A presença de Cristo na liturgia se dá nas
seguintes formas: a) no sacrifício e precisamente no presbítero; b) nos
“Sacramentos”, porque Cristo está presente neles; c) na Palavra proclamada na
assembleia. Temos a presença real de Cristo na Eucaristia, que é uma presença
perpétua, pois mesmo após a consagração Ele permanece presente e real no
sacrário. Nos demais sacramentos Ele está presente enquanto acontece aquele
sacramento. Bem sabemos que Jesus instituiu todos os sacramentos, por isso, de
maneira evidente Ele está presente em todos.
Em tudo isso, celebramos aqui na terra aquilo
vivenciaremos de maneira definitiva no céu. Como dizemos após a oração do Pai
Nosso no rito da comunhão: “Enquanto vivendo a esperança, aguardamos a
vinda gloriosa de Nosso Senhor Jesus Cristo”. Somos a Igreja peregrina
a caminho da Igreja celeste, caminhamos ao encontro do Senhor.
Como já dissemos a celebração do mistério
acontece desde o tempo apostólico, pois os discípulos já anunciavam a paixão,
morte e ressurreição do Senhor. A cada celebração da missa é atualizado o
mistério Pascal de Cristo, na hora da consagração não é apenas uma repetição de
palavras, mas é como se acontecesse novamente ali a última ceia.
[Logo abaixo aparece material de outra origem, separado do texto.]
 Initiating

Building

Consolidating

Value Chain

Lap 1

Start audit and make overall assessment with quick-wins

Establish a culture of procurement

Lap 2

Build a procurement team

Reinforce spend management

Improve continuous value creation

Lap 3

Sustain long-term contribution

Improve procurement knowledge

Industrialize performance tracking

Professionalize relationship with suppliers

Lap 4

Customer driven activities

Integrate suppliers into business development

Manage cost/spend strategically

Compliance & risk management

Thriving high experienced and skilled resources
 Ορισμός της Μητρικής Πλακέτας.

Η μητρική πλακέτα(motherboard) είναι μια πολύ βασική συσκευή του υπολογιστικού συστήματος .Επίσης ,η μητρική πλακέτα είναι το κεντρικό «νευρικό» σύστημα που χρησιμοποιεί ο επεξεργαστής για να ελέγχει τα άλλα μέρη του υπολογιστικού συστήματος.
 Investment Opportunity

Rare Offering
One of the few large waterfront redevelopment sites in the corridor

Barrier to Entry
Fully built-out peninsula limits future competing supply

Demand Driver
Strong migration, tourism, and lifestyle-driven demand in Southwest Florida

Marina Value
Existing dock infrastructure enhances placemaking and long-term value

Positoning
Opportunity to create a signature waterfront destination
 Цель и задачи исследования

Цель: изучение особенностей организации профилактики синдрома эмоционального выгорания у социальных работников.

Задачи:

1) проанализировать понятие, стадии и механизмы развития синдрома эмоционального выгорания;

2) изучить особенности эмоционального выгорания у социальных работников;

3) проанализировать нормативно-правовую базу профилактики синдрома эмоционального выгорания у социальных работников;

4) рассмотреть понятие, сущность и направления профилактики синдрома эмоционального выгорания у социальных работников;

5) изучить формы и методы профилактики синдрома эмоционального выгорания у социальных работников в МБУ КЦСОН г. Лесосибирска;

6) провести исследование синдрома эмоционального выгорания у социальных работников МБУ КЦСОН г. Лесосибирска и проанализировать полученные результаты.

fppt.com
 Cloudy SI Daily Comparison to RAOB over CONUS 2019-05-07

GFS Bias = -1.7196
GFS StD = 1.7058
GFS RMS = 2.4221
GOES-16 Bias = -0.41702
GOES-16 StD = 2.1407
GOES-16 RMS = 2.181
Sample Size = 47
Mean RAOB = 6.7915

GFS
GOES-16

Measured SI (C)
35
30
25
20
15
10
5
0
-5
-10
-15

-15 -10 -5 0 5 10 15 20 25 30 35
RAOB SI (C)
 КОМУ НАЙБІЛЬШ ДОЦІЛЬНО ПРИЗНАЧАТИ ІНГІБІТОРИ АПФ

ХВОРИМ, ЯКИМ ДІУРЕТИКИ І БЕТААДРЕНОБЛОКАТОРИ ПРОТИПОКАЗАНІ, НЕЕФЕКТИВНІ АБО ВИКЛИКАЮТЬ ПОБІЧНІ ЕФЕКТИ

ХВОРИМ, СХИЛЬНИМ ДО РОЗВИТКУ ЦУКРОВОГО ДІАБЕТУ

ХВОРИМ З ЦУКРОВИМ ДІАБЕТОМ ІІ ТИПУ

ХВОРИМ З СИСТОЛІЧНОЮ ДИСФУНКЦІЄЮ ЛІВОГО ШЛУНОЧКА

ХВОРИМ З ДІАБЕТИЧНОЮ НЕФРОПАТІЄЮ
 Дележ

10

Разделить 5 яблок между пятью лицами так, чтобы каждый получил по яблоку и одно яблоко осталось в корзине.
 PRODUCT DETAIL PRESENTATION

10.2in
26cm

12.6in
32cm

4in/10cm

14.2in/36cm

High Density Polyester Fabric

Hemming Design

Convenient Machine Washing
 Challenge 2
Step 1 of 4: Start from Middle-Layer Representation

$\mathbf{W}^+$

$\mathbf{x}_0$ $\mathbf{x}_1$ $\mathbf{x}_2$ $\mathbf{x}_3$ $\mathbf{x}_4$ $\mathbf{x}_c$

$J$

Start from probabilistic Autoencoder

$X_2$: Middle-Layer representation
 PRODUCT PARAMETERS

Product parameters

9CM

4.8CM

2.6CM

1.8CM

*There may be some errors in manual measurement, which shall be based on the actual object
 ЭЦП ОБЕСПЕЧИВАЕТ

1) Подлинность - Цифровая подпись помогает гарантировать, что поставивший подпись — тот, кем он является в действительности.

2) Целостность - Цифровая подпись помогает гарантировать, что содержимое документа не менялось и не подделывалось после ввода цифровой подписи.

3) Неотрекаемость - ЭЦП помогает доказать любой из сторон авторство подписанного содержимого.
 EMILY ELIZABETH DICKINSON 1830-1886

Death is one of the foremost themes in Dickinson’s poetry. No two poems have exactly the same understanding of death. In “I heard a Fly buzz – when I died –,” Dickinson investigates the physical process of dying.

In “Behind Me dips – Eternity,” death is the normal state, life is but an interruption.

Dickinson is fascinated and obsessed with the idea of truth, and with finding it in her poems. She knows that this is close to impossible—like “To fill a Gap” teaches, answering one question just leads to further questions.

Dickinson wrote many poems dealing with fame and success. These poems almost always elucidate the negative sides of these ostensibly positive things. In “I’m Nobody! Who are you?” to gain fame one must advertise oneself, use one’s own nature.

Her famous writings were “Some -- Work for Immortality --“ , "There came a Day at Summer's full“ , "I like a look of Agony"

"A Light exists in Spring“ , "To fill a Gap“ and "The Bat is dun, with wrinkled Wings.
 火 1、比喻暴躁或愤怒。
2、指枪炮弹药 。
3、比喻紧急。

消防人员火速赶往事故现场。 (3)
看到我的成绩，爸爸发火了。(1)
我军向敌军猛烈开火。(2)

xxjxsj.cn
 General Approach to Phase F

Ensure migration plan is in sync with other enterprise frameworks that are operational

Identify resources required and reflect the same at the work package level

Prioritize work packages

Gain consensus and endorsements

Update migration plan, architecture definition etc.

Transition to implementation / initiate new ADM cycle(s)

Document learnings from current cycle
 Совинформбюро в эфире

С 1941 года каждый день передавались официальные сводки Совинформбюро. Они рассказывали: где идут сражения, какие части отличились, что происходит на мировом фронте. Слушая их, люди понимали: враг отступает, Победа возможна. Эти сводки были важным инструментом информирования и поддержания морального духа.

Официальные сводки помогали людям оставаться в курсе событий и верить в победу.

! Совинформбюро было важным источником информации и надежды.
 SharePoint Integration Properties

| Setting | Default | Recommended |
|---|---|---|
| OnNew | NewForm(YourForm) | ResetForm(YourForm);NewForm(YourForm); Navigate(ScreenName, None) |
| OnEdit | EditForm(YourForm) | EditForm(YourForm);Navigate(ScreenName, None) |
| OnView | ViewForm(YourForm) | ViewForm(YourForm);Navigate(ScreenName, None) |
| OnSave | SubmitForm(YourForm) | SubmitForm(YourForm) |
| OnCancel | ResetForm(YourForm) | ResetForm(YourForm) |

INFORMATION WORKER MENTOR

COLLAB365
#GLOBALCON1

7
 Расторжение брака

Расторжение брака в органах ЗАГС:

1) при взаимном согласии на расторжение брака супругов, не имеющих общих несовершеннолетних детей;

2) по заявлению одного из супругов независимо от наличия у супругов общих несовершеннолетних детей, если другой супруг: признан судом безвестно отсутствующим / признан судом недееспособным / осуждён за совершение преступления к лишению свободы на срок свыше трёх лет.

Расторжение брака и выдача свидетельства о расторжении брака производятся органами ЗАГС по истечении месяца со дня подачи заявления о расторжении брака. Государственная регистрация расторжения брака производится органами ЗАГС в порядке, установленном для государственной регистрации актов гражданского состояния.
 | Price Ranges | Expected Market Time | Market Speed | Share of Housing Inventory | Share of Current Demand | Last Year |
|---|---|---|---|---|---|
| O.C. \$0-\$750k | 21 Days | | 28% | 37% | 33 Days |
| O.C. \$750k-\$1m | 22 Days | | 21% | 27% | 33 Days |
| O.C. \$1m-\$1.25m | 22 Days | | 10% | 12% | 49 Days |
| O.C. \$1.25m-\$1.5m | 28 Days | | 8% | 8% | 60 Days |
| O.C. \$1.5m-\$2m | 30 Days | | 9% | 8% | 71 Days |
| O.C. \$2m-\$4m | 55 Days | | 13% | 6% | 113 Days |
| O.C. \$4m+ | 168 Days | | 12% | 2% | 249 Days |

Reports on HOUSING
Ao longo do tempo a Igreja foi personificando
a maneira de celebrar a liturgia, mas não perdendo a essência do mistério e da
liturgia que é Cristo. Durante a missa devemos nos esquecer de tudo o que
acontece do lado de fora e deixar para trás os nossos problemas, e nos
concentrar em tudo o que acontece ao longo da celebração. Para que o mistério
aconteça verdadeiramente em nossas vidas devemos estar
concentrados.
Todas as ações litúrgicas são para todo o
povo, como já reportamos acima, a liturgia não é do bispo ou do padre, ela é da
Igreja, e toda a ação litúrgica é direcionada a todo o corpo da Igreja. “As
ações litúrgicas não são pessoais, mas celebrações da Igreja que é sacramento
da unidade, isto é, povo santo reunido e orientado pelos Bispos” (SC,
n.26).
Recomendo que para uma melhor compreensão da liturgia e para que possamos nos aprofundar no tema leiamos a “Sacrosanctum Concilium”. Ao ler o documento que possamos entender que a reforma litúrgica foi necessária, e ainda compreender o mistério que é celebrado. Lembremos sempre que a liturgia está no coração da Igreja.